Dickinson recently hosted a conversation on defending democracy with the nonpartisan, nonprofit civic action organization Keep Our Republic. The event, "Our Fragile Republic—Sounding the Alarm in Defense of Democracy," took place at noon on Monday, April 3, in the Stern Center Great Room. Speakers included former Pa. Gov. Tom Corbett, former U.S. House Majority Leader Richard Gephardt, Pennsylvania legal expert Velma Redmond and Keep Our Republic Executive Director Ari Mittleman. Associate Professor of Political Science Sarah Niebler joined the group to discuss her research into election processes in Pennsylvania. President John E. Jones III '77, P'11, who is a former federal judge, served as moderator. The event was livestreamed.
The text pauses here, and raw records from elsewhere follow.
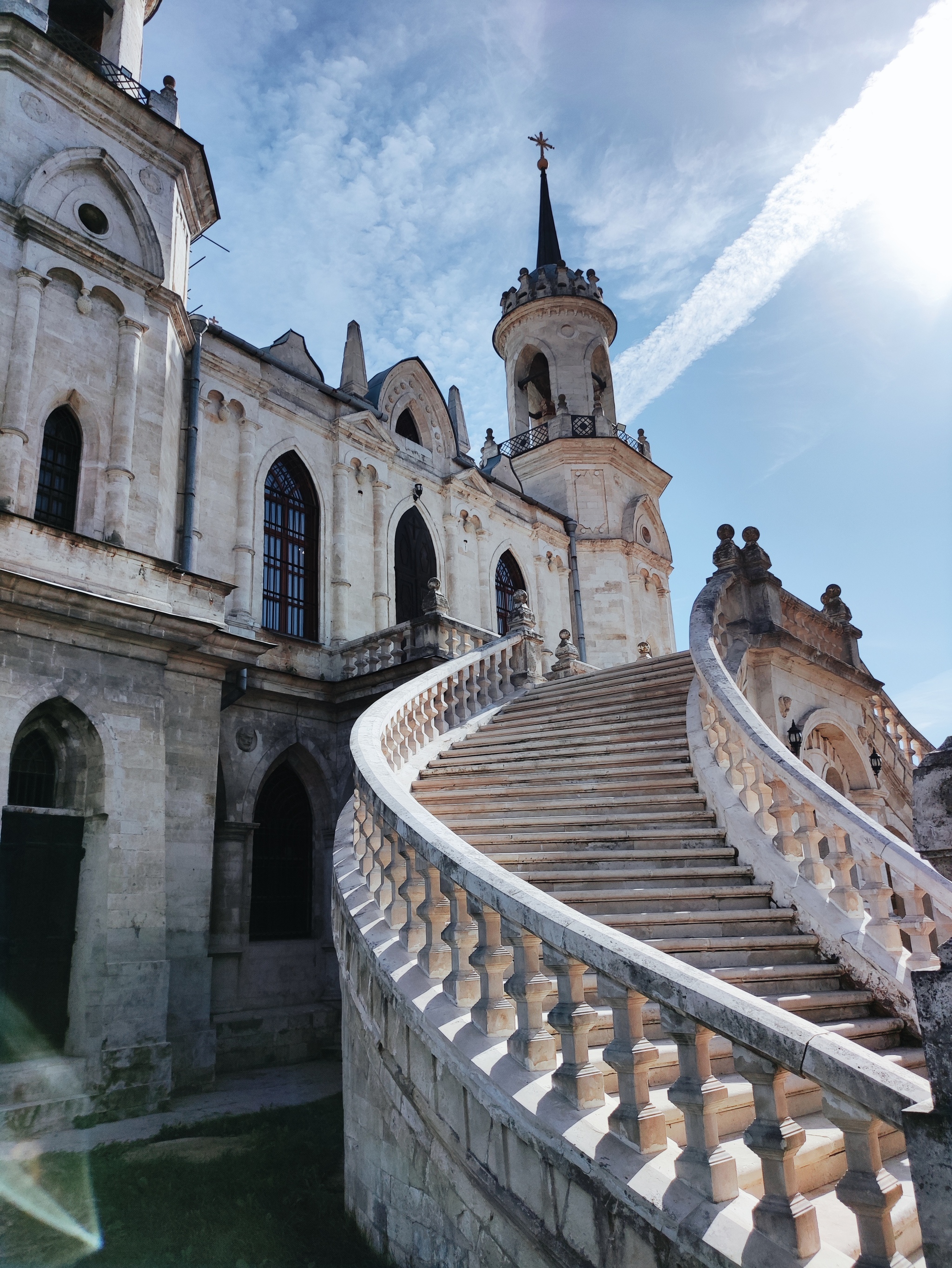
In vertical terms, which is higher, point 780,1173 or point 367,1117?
point 780,1173

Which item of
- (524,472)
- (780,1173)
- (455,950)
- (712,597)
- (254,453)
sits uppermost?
(524,472)

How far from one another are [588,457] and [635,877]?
20729mm

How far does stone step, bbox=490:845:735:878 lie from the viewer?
7102 mm

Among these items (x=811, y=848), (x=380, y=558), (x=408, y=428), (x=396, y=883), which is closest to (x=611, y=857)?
(x=811, y=848)

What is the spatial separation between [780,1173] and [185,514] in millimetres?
14070

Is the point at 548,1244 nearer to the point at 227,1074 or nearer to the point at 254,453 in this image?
the point at 227,1074

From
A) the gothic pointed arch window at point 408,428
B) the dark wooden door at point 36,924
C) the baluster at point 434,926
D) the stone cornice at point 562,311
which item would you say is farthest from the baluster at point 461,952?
the stone cornice at point 562,311

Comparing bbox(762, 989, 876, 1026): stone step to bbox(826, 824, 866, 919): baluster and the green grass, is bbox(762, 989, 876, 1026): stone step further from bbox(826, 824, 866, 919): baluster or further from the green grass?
the green grass

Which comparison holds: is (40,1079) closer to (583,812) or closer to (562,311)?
(583,812)

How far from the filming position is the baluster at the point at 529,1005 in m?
3.92

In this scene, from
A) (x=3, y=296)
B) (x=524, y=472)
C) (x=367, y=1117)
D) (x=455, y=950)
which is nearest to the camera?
(x=455, y=950)

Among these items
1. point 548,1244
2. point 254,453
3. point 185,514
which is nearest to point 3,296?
point 185,514

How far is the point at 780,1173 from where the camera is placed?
9.32 ft

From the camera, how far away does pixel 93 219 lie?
13.7 m
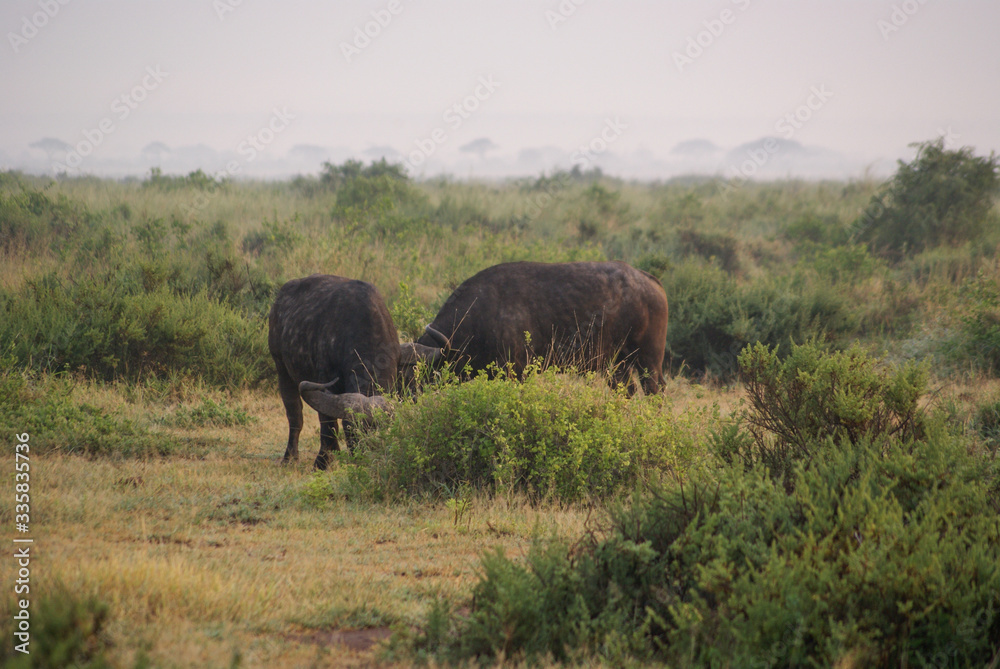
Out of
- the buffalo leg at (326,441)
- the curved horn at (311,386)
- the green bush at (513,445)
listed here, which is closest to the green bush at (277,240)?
the buffalo leg at (326,441)

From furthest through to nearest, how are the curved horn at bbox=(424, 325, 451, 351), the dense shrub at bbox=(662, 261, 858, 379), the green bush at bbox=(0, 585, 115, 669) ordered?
1. the dense shrub at bbox=(662, 261, 858, 379)
2. the curved horn at bbox=(424, 325, 451, 351)
3. the green bush at bbox=(0, 585, 115, 669)

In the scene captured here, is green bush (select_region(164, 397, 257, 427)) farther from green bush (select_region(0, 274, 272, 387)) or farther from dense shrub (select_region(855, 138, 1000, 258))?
dense shrub (select_region(855, 138, 1000, 258))

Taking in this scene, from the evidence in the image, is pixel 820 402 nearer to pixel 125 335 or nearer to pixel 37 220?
pixel 125 335

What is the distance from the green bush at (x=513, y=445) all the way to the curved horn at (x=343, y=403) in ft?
0.78

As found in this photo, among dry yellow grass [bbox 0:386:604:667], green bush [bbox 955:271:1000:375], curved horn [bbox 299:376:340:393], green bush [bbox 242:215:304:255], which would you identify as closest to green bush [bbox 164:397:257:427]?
dry yellow grass [bbox 0:386:604:667]

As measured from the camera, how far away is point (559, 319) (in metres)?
8.85

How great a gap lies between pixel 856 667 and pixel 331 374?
5.31m

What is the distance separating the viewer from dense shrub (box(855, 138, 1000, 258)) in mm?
17500

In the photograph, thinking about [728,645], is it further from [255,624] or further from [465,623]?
[255,624]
“Keep Our Republic is about being proactive in our efforts to protect and strengthen our democracy,” said Jones. “That spirit of civic engagement is something we take very seriously at Dickinson, where a broad range of opportunities in and out of the classroom gives our students the resources to explore how they can make a difference in their communities in informed and thoughtful ways, and this is another opportunity for a fulfilling partnership.”
The event marked the launch of Keep Our Republic’s bipartisan Pennsylvania Advisory Council, which is chaired by Corbett. Founded in 2020, Keep Our Republic is a nonpartisan organization dedicated to protecting a republic of laws and strengthening the checks and balances of our democratic electoral system. Keep Our Republic was active in Pennsylvania leading up to—and in the aftermath of—the 2020 election, educating Pennsylvania leaders, the media and the public of potential threats to the integrity of our elections. Keep Our Republic aims to identify and warn against significant and pervasive threats to democracy in the run-up to the 2024 election, including unsubstantiated challenges to election results, disputes over the certification of presidential electors and the rise of extremist, anti-democratic groups.
"The eyes of the nation will be on Pennsylvania once again in 2024,” Corbett said. “We may not agree on everything, but we all can do our part to lower the temperature and strengthen our democracy.”